With exposed white brick and soft lighting, the atmosphere is innocuous. High ceilings, chandeliers and a view of the sleek copper bar make you want to sit up straight in your banquette and wish you'd run a comb through your hair before setting out. The music, from Air to MGMT, is gauzy and dreamy.
The food brings you back down to earth. The restaurant's "global Jewish" cuisine is ambitious in its wedding of old world tradition with new world flavor, but the melting pot approach can be disorienting. Sweet soy-scallion dipping sauce with beef and veal kreplach—huh? A little context or menu annotation might help.
The restaurant, located a stone's throw from the once mostly Jewish enclave of the Lower East Side, is named for a street in Rome's Jewish ghetto. Recipes reflect the Jewish-Italian heritage of both Cascone and her husband and business partner, with North African (lamb stew with curried lentils and root vegetables) and South American (mushroom, jalapeno and fennel ceviche) influences tossed in.
In the casting of this wide culinary net, some classic Jewish-Italian dishes, like carciofi alla giudia (fried artichokes), are missing. But, hey! There's gefilte fish with radish, lime and fresh horseradish—a combo that makes me want to root for Cascone.
Riffs on classic dishes found at New York delis—like a herby wild mushroom knish with beer mustard and an espresso egg cream for dessert—are playful. While the kitchen isn't kosher, neither pork nor shellfish is on the menu.

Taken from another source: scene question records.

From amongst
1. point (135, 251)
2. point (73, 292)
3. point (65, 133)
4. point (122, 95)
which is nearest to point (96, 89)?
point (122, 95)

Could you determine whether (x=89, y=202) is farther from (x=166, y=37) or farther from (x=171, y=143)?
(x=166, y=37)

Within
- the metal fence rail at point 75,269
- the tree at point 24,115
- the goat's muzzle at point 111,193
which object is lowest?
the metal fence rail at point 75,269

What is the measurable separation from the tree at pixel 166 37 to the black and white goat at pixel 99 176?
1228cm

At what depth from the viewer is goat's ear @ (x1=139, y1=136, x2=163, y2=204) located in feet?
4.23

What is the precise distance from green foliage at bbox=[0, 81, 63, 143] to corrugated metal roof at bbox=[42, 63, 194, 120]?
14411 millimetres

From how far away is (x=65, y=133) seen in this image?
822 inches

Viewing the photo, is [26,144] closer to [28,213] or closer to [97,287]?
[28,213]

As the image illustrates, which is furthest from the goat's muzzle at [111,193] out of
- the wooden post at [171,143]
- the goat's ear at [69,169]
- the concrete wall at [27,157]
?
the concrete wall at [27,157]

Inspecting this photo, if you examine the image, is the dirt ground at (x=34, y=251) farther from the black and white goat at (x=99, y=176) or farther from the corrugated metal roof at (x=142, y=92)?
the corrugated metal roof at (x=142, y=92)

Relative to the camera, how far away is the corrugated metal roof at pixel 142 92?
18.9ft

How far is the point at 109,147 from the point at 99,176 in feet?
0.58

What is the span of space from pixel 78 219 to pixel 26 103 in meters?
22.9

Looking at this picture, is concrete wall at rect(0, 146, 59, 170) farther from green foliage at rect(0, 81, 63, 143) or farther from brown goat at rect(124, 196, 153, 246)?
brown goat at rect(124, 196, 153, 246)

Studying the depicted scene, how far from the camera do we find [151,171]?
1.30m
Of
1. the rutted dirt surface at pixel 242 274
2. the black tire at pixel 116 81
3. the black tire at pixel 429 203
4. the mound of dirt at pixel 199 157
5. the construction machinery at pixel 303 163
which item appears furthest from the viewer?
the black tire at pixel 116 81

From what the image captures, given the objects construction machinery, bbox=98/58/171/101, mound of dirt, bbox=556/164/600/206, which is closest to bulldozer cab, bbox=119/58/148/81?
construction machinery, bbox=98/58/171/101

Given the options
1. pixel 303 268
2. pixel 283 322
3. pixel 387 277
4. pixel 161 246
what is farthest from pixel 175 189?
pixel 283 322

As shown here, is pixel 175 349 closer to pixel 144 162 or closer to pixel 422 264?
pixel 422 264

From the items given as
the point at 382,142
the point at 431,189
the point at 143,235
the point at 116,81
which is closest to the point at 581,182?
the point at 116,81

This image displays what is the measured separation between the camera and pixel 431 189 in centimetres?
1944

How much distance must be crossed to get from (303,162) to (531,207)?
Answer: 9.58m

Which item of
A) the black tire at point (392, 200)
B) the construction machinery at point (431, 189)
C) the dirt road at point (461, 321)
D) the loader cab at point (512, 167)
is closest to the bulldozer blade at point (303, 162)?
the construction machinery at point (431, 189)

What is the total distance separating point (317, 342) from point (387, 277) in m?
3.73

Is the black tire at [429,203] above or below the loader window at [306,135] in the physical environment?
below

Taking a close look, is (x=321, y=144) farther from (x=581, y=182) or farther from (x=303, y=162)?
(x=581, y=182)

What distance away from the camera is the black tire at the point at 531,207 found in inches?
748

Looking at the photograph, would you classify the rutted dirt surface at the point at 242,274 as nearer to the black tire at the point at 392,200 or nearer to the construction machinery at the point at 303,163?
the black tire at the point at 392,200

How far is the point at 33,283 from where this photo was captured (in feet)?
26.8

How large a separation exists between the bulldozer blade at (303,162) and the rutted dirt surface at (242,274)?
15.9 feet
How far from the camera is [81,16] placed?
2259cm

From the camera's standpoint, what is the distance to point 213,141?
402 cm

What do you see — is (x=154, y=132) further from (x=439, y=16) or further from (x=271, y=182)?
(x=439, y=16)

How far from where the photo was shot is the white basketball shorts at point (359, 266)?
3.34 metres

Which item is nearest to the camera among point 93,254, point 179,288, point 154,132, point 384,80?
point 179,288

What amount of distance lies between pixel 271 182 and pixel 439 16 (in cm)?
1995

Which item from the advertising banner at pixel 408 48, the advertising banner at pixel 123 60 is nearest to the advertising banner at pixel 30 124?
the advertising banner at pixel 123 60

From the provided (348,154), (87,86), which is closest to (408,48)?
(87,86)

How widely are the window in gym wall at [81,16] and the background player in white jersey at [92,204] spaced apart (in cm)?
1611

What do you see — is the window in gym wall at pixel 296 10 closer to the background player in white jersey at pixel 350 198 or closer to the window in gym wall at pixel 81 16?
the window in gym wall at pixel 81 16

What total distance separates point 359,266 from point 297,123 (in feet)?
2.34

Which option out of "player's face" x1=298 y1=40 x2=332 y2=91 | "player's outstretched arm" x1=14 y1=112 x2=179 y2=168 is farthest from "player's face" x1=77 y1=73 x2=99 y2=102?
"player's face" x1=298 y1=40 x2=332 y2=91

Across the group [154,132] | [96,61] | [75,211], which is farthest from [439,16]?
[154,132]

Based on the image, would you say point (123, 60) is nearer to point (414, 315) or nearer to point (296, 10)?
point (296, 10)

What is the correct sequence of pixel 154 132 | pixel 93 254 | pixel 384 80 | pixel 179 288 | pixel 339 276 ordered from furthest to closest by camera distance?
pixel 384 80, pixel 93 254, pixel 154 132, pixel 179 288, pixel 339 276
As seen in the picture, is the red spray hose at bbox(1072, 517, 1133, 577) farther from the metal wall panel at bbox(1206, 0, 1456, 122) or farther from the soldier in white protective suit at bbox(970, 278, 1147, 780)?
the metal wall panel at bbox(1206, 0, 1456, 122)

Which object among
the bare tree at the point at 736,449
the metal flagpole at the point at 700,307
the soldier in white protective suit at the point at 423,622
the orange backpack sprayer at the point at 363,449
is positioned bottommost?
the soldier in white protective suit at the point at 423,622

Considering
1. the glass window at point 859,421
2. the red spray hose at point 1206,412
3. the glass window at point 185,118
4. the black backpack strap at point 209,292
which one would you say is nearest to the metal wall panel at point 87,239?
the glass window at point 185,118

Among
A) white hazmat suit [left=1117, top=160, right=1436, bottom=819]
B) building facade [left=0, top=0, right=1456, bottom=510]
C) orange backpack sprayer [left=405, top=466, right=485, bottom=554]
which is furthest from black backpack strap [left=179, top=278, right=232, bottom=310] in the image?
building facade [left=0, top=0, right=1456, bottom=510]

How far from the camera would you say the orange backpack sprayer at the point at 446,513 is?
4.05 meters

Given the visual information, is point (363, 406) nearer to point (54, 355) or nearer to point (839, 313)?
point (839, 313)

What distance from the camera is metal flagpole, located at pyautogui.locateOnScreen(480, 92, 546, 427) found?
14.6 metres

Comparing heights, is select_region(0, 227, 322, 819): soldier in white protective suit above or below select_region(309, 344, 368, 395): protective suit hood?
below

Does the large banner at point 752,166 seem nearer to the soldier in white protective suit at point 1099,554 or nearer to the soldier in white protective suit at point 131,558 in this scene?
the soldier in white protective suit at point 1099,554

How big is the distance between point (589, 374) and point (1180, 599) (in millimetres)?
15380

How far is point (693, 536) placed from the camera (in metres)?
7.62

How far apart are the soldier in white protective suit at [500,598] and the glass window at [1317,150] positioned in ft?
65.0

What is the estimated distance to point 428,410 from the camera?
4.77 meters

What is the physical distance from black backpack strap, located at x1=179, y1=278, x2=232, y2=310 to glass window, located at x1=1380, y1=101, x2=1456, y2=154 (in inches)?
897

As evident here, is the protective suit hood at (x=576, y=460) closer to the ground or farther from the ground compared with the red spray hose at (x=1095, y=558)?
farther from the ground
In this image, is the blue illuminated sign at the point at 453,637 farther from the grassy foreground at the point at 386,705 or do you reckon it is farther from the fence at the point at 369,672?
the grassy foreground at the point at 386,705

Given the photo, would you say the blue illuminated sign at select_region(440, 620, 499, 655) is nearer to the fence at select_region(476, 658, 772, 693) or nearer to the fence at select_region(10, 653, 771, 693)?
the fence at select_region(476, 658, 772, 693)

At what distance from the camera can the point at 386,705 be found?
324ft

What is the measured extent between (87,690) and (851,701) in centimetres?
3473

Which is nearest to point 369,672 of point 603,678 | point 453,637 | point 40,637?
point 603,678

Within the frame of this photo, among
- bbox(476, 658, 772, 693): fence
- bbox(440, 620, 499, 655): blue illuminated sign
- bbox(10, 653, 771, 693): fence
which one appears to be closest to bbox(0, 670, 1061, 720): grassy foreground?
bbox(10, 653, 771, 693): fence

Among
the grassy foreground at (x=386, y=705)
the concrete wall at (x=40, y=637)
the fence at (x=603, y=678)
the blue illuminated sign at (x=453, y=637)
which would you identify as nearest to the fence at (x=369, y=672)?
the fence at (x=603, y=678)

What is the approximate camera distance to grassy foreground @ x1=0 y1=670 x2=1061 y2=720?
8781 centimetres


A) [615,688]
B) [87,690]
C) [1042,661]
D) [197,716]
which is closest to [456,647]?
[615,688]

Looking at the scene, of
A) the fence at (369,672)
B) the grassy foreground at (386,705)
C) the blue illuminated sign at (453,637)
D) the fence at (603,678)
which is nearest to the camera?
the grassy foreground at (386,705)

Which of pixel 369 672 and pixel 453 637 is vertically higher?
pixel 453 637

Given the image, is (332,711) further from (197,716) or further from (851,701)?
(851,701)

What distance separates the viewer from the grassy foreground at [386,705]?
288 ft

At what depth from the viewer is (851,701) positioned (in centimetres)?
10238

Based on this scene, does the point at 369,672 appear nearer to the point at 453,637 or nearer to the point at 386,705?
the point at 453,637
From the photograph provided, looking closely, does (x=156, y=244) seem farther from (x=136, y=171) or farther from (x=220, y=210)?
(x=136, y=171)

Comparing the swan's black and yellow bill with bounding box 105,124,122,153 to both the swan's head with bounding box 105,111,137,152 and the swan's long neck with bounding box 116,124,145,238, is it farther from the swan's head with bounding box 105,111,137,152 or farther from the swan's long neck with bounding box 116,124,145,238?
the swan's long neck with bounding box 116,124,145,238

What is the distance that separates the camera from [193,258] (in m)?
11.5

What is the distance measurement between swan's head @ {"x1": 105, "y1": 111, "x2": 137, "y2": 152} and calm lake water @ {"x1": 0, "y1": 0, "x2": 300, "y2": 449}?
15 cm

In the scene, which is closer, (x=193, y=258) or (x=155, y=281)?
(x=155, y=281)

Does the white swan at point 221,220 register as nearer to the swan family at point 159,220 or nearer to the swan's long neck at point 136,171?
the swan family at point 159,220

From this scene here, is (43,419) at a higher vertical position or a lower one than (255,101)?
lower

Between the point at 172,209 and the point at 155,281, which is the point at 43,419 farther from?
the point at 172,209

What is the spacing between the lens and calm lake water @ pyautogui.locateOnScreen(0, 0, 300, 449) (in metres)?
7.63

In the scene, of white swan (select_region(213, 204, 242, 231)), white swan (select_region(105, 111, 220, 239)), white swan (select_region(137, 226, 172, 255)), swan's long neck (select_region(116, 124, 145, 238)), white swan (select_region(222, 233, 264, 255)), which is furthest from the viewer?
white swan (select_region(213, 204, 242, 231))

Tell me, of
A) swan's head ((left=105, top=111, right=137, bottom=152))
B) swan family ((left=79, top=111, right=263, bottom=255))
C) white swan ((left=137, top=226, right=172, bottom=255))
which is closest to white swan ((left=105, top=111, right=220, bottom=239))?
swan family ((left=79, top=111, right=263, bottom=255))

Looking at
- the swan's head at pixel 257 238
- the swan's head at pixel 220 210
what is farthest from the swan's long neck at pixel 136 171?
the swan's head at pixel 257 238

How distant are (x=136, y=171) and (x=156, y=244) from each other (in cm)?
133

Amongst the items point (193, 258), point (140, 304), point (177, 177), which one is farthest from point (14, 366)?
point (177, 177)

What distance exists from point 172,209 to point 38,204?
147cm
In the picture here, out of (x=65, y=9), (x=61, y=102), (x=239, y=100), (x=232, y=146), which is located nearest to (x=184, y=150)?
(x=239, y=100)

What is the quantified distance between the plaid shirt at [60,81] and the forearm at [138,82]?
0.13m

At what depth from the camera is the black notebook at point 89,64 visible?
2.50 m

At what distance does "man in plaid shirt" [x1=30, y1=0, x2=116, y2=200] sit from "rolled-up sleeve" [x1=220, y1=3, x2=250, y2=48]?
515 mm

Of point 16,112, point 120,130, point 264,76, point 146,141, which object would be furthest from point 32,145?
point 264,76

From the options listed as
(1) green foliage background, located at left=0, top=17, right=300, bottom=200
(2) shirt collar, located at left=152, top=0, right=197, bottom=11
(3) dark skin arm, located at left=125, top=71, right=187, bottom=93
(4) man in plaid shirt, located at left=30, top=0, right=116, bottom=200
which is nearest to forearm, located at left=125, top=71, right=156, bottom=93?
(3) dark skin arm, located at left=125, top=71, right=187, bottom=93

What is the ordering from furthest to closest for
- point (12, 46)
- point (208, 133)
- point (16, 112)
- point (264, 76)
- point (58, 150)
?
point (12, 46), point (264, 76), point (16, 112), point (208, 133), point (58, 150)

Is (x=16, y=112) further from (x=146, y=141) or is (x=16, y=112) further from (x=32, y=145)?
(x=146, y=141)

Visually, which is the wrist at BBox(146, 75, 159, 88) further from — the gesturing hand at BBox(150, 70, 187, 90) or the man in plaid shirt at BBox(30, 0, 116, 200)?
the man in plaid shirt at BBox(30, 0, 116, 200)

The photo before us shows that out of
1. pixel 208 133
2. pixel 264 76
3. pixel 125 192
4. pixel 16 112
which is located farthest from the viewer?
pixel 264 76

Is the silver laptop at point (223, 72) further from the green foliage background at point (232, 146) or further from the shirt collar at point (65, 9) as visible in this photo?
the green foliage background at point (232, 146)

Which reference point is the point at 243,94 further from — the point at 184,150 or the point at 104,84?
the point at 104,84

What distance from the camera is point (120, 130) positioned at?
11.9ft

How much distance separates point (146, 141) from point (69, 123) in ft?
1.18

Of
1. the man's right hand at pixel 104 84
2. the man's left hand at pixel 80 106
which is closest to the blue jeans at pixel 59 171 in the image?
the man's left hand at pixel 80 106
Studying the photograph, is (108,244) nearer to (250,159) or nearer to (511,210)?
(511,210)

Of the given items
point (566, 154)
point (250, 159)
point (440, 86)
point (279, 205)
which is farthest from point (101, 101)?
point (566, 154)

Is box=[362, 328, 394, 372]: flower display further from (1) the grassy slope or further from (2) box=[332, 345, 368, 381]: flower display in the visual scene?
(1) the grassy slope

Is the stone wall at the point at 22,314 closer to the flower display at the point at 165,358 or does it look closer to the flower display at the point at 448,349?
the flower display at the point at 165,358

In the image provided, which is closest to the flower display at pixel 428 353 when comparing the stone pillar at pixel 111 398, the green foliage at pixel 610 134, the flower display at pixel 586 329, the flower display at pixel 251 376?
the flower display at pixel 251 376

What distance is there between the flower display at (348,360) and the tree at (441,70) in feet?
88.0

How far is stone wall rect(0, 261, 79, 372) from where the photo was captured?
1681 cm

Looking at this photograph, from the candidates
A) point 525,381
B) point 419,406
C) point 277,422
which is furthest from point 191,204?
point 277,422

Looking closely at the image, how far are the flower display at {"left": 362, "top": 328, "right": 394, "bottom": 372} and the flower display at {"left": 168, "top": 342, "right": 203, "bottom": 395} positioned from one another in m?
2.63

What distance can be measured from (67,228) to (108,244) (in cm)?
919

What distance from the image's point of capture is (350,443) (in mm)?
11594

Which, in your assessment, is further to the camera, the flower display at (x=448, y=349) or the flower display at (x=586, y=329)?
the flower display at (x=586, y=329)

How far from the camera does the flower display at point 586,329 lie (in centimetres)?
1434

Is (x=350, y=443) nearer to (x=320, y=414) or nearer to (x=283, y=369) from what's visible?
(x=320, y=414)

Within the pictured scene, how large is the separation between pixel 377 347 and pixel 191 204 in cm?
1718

The complimentary homemade challah with honey-butter makes you wonder if there's a Grandma in the house.
To start, we had the hearty and overly salted potato and escarole soup, chicken liver salad over rye matzoh (so hard it could hurt someone), and a perfectly balanced red quinoa salad with green beans, pumpkin seeds, oranges and balsamic. The brisket on rye—with bland meat and soggy bread—made me feel sorry for any brisket served in this city since Mile End opened. We found relief in the tender and gently spiced lamb stew and the Temperance—a cocktail made with beer, bourbon and ginger ale. Prices are reasonable but no bargain (entrees range from $14 to $22; cocktails $10 to $12).
More than a destination, Octavia's Porch is a neighborhood spot gaining its footing. While Cascone won't be getting the reality show dismissal to "Pack up your knives and go!,"it will be interesting to see whether this experiment indicates a lack of focus or a brave new vision. With her new baby in tow, maybe the 37-year-old Staten Island native will settle in and make a home.